Property Sold as a Resident of Canada
If the property is sold while you are still a tax resident of Canada, you will report the disposition and will claim the principal residence exemption in the exact same manner as if you were a Canadian tax resident for the entire year. In other words, you will disclose the disposition on Schedule 3 of your 2018 Canadian income tax return, and will also complete Form T2091, Designation of a Property as a Principal Residence by an Individual. The property will qualify for the full exemption, and no special reporting is required.
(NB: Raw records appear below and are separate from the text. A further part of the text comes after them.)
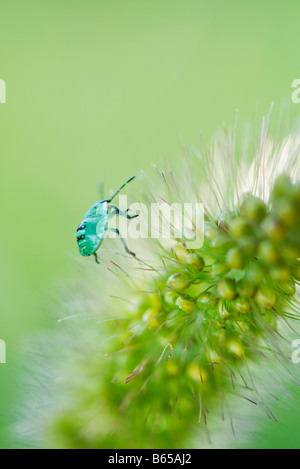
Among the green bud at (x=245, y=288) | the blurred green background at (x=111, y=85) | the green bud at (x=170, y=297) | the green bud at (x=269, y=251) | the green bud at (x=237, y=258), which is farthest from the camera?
the blurred green background at (x=111, y=85)

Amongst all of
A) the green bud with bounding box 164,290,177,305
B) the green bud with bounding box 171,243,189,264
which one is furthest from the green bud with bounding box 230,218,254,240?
the green bud with bounding box 164,290,177,305

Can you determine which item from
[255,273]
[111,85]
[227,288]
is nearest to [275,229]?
[255,273]

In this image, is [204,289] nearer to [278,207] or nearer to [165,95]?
[278,207]

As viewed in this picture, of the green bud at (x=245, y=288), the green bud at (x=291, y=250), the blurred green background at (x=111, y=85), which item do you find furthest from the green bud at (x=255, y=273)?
the blurred green background at (x=111, y=85)

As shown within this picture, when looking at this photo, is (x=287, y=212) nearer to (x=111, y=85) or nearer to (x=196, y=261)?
(x=196, y=261)

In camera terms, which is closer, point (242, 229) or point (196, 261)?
point (242, 229)

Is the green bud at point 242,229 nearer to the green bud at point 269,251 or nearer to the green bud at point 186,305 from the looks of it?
the green bud at point 269,251

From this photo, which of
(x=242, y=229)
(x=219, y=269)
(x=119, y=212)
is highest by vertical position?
(x=119, y=212)

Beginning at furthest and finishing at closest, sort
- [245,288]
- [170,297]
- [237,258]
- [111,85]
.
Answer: [111,85]
[170,297]
[245,288]
[237,258]
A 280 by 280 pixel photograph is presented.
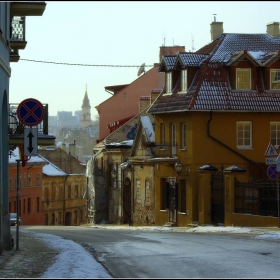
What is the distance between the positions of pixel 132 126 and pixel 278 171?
3185 centimetres

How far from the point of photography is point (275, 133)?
44406 millimetres

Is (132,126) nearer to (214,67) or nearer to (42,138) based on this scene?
(214,67)

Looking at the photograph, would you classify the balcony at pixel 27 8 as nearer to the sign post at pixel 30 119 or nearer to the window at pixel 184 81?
the sign post at pixel 30 119

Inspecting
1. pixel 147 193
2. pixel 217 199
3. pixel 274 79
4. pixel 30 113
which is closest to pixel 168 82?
pixel 274 79

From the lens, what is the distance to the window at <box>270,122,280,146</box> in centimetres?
4428

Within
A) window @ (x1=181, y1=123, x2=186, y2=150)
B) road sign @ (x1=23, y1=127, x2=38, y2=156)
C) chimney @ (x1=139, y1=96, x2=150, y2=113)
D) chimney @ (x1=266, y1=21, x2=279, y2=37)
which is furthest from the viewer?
chimney @ (x1=139, y1=96, x2=150, y2=113)

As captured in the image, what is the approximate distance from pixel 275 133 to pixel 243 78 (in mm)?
3302

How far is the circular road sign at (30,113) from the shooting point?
1886cm

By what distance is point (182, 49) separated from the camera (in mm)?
65688

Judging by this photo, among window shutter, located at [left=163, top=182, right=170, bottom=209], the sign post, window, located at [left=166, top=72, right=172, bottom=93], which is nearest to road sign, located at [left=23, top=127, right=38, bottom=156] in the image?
the sign post

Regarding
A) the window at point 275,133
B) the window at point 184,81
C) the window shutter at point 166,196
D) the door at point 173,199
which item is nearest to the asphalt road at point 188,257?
the window at point 275,133

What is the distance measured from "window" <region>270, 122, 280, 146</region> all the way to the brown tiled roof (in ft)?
3.34

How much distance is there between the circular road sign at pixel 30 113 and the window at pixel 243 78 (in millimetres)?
26581

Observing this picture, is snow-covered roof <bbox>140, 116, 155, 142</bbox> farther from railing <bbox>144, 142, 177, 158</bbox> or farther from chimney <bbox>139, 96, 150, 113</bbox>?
chimney <bbox>139, 96, 150, 113</bbox>
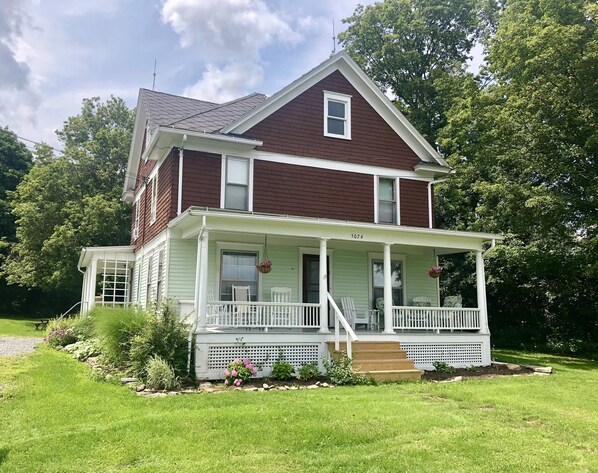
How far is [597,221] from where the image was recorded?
1557cm

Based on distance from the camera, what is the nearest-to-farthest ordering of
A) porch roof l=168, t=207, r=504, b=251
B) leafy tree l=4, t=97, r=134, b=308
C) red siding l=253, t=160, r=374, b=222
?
porch roof l=168, t=207, r=504, b=251 → red siding l=253, t=160, r=374, b=222 → leafy tree l=4, t=97, r=134, b=308

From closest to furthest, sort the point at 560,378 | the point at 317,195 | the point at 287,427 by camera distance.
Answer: the point at 287,427, the point at 560,378, the point at 317,195

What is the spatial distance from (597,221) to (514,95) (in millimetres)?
5135

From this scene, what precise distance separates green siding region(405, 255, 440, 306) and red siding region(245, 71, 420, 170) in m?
3.02

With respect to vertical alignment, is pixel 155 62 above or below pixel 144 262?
above

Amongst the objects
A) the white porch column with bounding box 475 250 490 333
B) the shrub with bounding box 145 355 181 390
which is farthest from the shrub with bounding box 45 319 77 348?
the white porch column with bounding box 475 250 490 333

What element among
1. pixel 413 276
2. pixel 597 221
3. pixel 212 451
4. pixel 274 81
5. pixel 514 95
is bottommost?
pixel 212 451

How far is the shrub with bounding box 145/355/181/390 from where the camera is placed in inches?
351

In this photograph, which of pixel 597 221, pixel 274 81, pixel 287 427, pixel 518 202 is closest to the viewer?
pixel 287 427

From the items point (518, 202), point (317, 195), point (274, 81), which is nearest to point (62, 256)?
point (274, 81)

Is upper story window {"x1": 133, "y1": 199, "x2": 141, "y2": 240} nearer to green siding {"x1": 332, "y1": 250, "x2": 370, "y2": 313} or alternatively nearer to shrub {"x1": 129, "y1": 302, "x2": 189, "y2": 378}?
green siding {"x1": 332, "y1": 250, "x2": 370, "y2": 313}

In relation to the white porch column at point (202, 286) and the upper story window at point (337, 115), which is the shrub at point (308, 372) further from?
the upper story window at point (337, 115)

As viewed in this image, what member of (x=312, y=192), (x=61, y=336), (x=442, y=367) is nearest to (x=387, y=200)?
(x=312, y=192)

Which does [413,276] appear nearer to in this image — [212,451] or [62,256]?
[212,451]
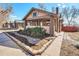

Property Sold as a Non-resident of Canada
Capital Gains Exemption
If the property is sold while you are a non-resident of Canada, some additional analysis is required. Based on the assumptions above, the property is eligible for the principal residence exemption for any year that you own it as a Canadian resident, even if you are a Canadian resident for a portion of the year. In other words, if you were to become a non-resident of Canada in 2018, you are still able to claim the exemption for the entire 2018 tax year. In addition, the principal residence exemption formula contains a “plus one” in the numerator (only applicable if the property was purchased while you were a tax resident of Canada). As such, based on our assumptions, it would be possible for you to sell the property in 2019 as a non-resident of Canada and have the ability to exempt the entire gain from Canadian taxation.
If the property is sold as a non-resident of Canada, some additional compliance is required, even if there is no taxable capital gain.
By default, the purchaser of the property is required to remit 25% of the gross proceeds from the sale to CRA, unless a clearance certificate is obtained from CRA. They must do this even if they know that the property was sold at a loss, or if the entire gain is exempt from taxation. In order to avoid this, you must file Form T2062, commonly referred to as a clearance certificate, to request that only the potential taxable gain be subject to the 25% withholding tax. Assuming that there will be no taxable gain based on the principal residence exemption, the clearance certificate would be to request that no Canadian withholding tax be remitted. If the form is properly filed, CRA will send the approved form to the purchaser of the property, and you will be able to receive your entire proceeds without having any Canadian tax withheld. We will not go into detail on the specifics of filing the clearance certificate at this time, but are happy to assist you in the future in the event that it is required.
Assuming that the property is sold in 2018, a Canadian non-resident tax return will need to be filed by April 30, 2019 to report the disposition of the residence, even if there is no tax payable. Schedule 3 and Form T2091 will need to be completed.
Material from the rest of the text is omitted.